> _WHAT TO WORK ON_: In your reply, repeat every entry exactly and skip over each picture.

[Extracted data entries]
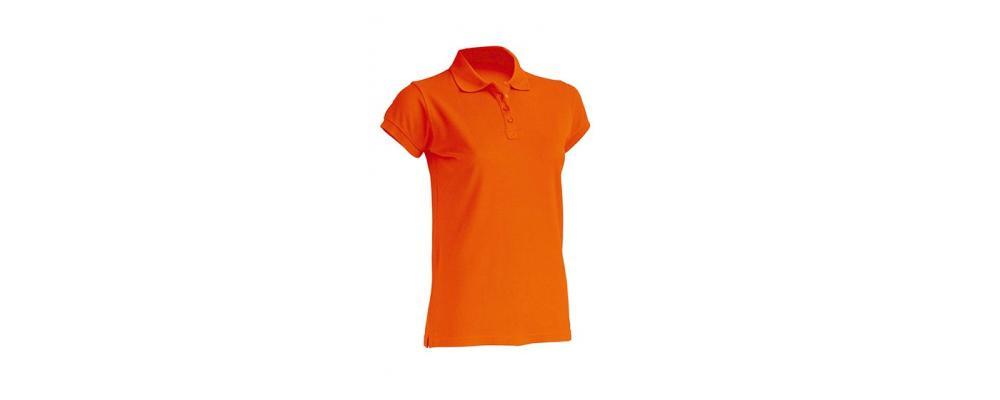 Polo naranja educadora escuela infantil - Polos escolares Pronens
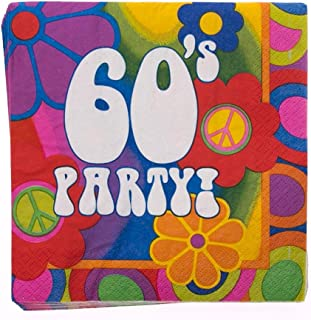 Creative Converting 60's Party Lunch Napkins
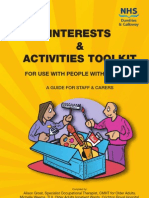 Dementia Activity Tool Kits[1][1]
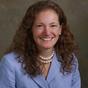 Dr. Michelle Marcincuk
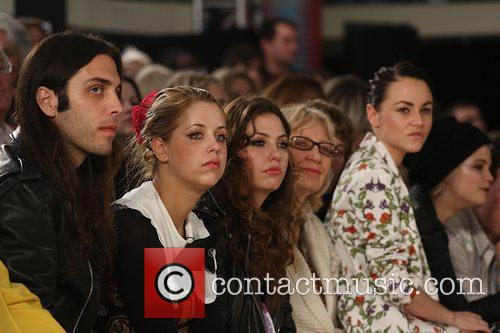 Blake Wood, Peaches Geldof, Jaime Winstone London Fashion...
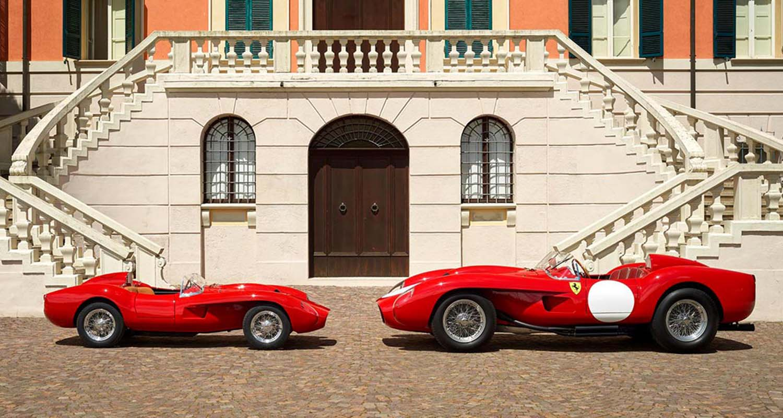Testa Rossa J – A Ferrari Racing Icon Reborn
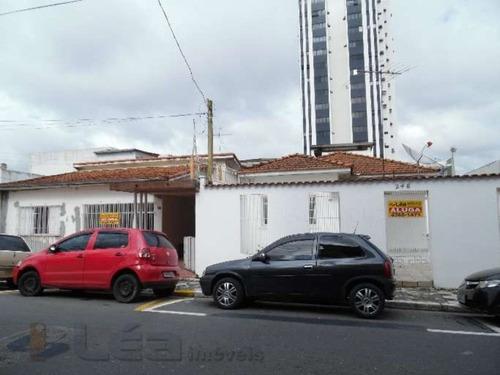 casa - ca00050 - 4531516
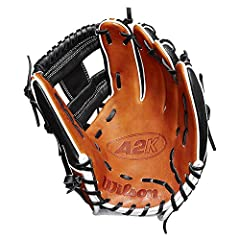 The A2K 1786 is Wilson's most popular model infield glove. This all-new design features the same H-Web preferred by so many infielders. This year's model combines Black SuperSkin with a classic combination of Copper and WhitePro Stock Select ...
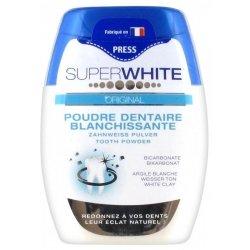 Superwhite Original Poudre Dentaire Blanchissante 80 g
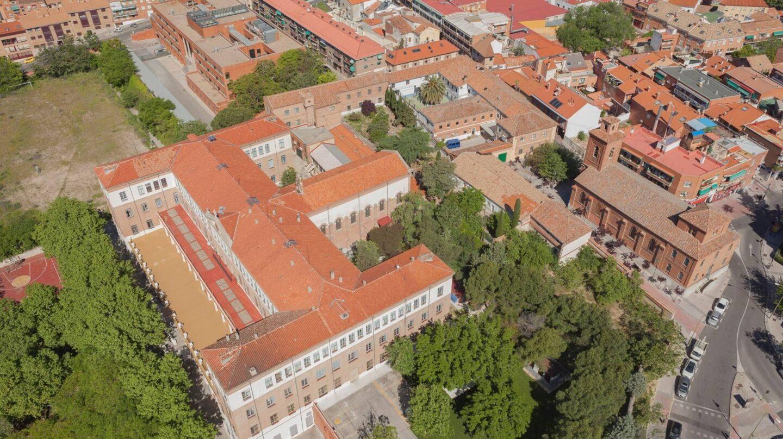 Vista aérea del recinto de la congregación de los Padres Paúles.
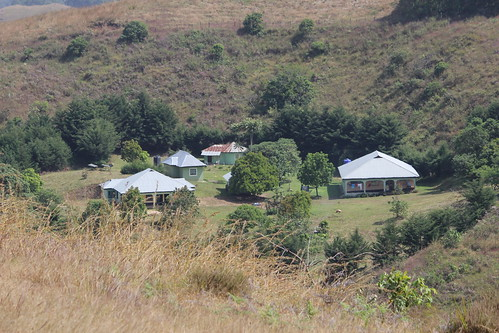 Mon, 12/01/2014 - 11:40 - The field station and office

> _ANSWER_:
 Polo naranja educadora escuela infantil - Polos escolares Pronens
 Creative Converting 60's Party Lunch Napkins
 Dementia Activity Tool Kits[1][1]
 Dr. Michelle Marcincuk
 Blake Wood, Peaches Geldof, Jaime Winstone London Fashion...
Testa Rossa J – A Ferrari Racing Icon Reborn
 casa - ca00050 - 4531516
 The A2K 1786 is Wilson's most popular model infield glove. This all-new design features the same H-Web preferred by so many infielders. This year's model combines Black SuperSkin with a classic combination of Copper and WhitePro Stock Select ...
 Superwhite Original Poudre Dentaire Blanchissante 80 g
 Vista aérea del recinto de la congregación de los Padres Paúles.
 Mon, 12/01/2014 - 11:40 - The field station and office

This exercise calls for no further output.